Mas por que parece que eu tô voltando pra algum lugar… e não indo?

Ele respirou fundo. Os dedos trêmulos ao redor da sacola. O corredor se estreitava na escuridão à frente.

E o altar esperava.

Jonas deu mais alguns passos, vacilantes, como se o chão pudesse ceder a qualquer momento.

A vela no chão tremia levemente, sua chama oscilando como se respirasse. E à luz dela, o altar se revelava aos poucos — uma silhueta escura, sólida, como uma cicatriz aberta no corredor.

Era alto, improvisado com madeira escura, veludo gasto e pedaços de coisas que ele não conseguia identificar à distância. Sobre ele, objetos estavam dispostos com uma precisão quase obsessiva: castiçais tortos, velas pretas, fotos antigas parcialmente queimadas, um crucifixo quebrado, e algo que parecia ser um pedaço de espelho — manchado de sangue seco ou tinta escura demais para ser distinguida.

No centro, uma espécie de caderno aberto. As páginas tremiam como se alguém tivesse acabado de soltá-lo. Mas não havia ninguém ali. Nenhuma alma viva.
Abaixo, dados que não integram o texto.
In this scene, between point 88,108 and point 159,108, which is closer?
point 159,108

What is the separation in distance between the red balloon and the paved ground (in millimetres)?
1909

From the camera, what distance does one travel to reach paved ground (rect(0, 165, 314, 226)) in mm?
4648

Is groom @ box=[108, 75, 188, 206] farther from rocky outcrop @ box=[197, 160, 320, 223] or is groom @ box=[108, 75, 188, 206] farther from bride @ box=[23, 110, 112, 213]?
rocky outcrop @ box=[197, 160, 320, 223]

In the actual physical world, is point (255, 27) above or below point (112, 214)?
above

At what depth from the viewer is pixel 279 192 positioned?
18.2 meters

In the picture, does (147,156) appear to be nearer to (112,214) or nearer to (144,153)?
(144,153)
Ou melhor — nenhuma que ele pudesse ver.

Jonas travou.

O peito apertou de um jeito que doía. A sacola de plástico escorregou da mão e caiu no chão com um estalo seco, mas ele nem se deu conta.

Isso não é pra mim. Isso não devia estar aqui. Isso não tava aqui quando eu saí.

Um arrepio gelado correu pela espinha.

O altar parecia... pulsar.

Não com luz, mas com intenção. Como se soubesse que ele estava ali. Como se tivesse sido colocado para ele.

Por um segundo, seus pés não obedeceram. Ele ficou parado, olhando aquilo — e jurou que a vela tremulou mais forte. Que as sombras se curvaram em sua direção. Que alguma coisa, dentro do altar, o encarava de volta.

— Não — murmurou, a voz baixa, engasgada.

Então virou-se e correu.

As solas do tênis arranharam o chão do corredor. O coração martelava nas costelas. O prédio parecia mais escuro de repente, mais fundo. Como se ele estivesse correndo por dentro de um pesadelo familiar.

A chave já estava na mão antes que percebesse.

A porta do apartamento 308 se aproximou como um porto seguro — ou uma cela prestes a se fechar.

Ele girou a chave com mãos trêmulas, abriu a porta e entrou, batendo-a atrás de si com força.

Silêncio.

Nada seguiu ele.

Ou pelo menos era o que ele queria acreditar.

Jonas deslizou até o chão, respirando fundo, tentando se convencer de que tudo ainda fazia sentido.

Mas a imagem do altar continuava queimando por trás dos olhos.